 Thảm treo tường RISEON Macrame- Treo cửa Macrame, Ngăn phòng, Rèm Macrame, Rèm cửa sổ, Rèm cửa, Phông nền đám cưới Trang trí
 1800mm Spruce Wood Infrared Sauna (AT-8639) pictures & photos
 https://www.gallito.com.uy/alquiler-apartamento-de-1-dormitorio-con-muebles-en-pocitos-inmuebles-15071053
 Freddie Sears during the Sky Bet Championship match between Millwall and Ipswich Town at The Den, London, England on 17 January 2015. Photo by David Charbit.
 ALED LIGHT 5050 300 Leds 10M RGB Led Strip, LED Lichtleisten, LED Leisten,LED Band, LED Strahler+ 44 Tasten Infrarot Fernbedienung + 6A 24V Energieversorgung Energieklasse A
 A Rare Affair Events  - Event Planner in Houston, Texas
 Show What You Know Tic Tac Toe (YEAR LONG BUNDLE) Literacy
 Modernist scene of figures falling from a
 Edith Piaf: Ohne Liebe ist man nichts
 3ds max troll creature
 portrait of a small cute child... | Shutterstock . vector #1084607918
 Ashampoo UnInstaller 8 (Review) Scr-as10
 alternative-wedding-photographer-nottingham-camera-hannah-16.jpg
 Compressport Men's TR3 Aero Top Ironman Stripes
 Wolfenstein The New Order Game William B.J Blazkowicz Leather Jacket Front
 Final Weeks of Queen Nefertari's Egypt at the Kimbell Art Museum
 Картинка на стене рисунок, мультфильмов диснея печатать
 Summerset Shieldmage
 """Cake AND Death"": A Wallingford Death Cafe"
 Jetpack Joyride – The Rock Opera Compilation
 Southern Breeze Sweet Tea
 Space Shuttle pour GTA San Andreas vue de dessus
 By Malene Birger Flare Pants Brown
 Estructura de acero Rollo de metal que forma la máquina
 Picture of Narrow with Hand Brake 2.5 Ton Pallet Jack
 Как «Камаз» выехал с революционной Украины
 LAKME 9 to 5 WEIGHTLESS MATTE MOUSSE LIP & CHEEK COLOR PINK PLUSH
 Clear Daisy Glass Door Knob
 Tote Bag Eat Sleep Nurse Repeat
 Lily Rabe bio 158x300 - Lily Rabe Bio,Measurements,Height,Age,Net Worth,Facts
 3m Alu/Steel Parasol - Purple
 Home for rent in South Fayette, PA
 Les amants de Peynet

━━━━━━

Work request ->
Everything from the line with "By Malene Birger Flare Pants Brown" through the line with "Tote Bag Eat Sleep Nurse Repeat" should be written out exactly as it appears above, end lines included, and nothing outside that range.

Written response ->
 By Malene Birger Flare Pants Brown
 Estructura de acero Rollo de metal que forma la máquina
 Picture of Narrow with Hand Brake 2.5 Ton Pallet Jack
 Как «Камаз» выехал с революционной Украины
 LAKME 9 to 5 WEIGHTLESS MATTE MOUSSE LIP & CHEEK COLOR PINK PLUSH
 Clear Daisy Glass Door Knob
 Tote Bag Eat Sleep Nurse Repeat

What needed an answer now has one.